GESTÃO: Resultado de evento técnico sinaliza a instituição de programa voltado à gestão de riscos para as cooperativas

Realizado na manhã desta quinta-feira (30/07), o Workshop Virtual Gestão de Riscos Corporativos, conduzido pelo especialista no assunto, Marco Antonio Nutini, contou com a participação de 155 representantes de cooperativas dos ramos agropecuário, crédito, saúde e trabalho. O intuito do evento promovido pelo Sistema Ocepar, por meio do Sescoop/PR, foi evidenciar a relevância estratégica da gestão de riscos, por meio de resposta ágil e atuação segura no processo de tomada decisão em momentos de crise, para a sustentabilidade das cooperativas. 

Abertura - O superintendente do Sescoop/PR, Leonardo Boesche disse, ao abrir o evento, que a gestão de riscos é um dos instrumentos que, somados ao de outros programas, consolidarão os projetos e ações desenvolvidos pelo Sistema Ocepar visando otimizar as práticas de governança de gestão das cooperativas, que resultarão em benefício paras as  organizações, cooperados, funcionários e, por extensão, para a sociedade. Em síntese, é a busca do equilíbrio entre o econômico e social em toda a sua essência dentro do cooperativismo. 
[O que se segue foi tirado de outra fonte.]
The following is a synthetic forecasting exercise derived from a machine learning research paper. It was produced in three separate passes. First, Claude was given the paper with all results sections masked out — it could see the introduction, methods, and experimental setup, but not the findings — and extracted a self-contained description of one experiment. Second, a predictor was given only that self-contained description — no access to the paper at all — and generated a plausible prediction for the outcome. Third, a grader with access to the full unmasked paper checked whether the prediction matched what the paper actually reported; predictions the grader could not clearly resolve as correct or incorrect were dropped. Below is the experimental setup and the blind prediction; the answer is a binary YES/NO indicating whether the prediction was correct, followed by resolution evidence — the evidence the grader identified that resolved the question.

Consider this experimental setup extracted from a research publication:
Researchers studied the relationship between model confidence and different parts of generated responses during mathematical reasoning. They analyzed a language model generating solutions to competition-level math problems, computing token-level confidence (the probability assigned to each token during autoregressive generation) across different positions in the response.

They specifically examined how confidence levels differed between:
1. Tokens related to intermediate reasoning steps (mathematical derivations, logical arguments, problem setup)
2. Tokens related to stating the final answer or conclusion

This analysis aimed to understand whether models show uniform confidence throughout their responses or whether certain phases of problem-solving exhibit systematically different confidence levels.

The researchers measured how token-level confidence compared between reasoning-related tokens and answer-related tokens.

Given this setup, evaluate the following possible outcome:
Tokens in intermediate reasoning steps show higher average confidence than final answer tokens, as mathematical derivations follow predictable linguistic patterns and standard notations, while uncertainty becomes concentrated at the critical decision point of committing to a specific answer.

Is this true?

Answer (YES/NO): NO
Evolução - Boesche ponderou que o que se busca com a gestão de risco é complementar os programas da entidade na capacitação das cooperativas, o que está previsto no pilar Governança e Gestão do PRC 100, o planejamento estratégico do cooperativismo paranaense. Lembrou que, em decorrência disso, foram resgatados os trabalhos de auditoria interna, com o programa de formação de auditores internos, com capacitações específicas. Dentro desse encadeamento, lembrou o superintendente, foi lançado o Programa de Compliance, com adesão muito grande das cooperativas.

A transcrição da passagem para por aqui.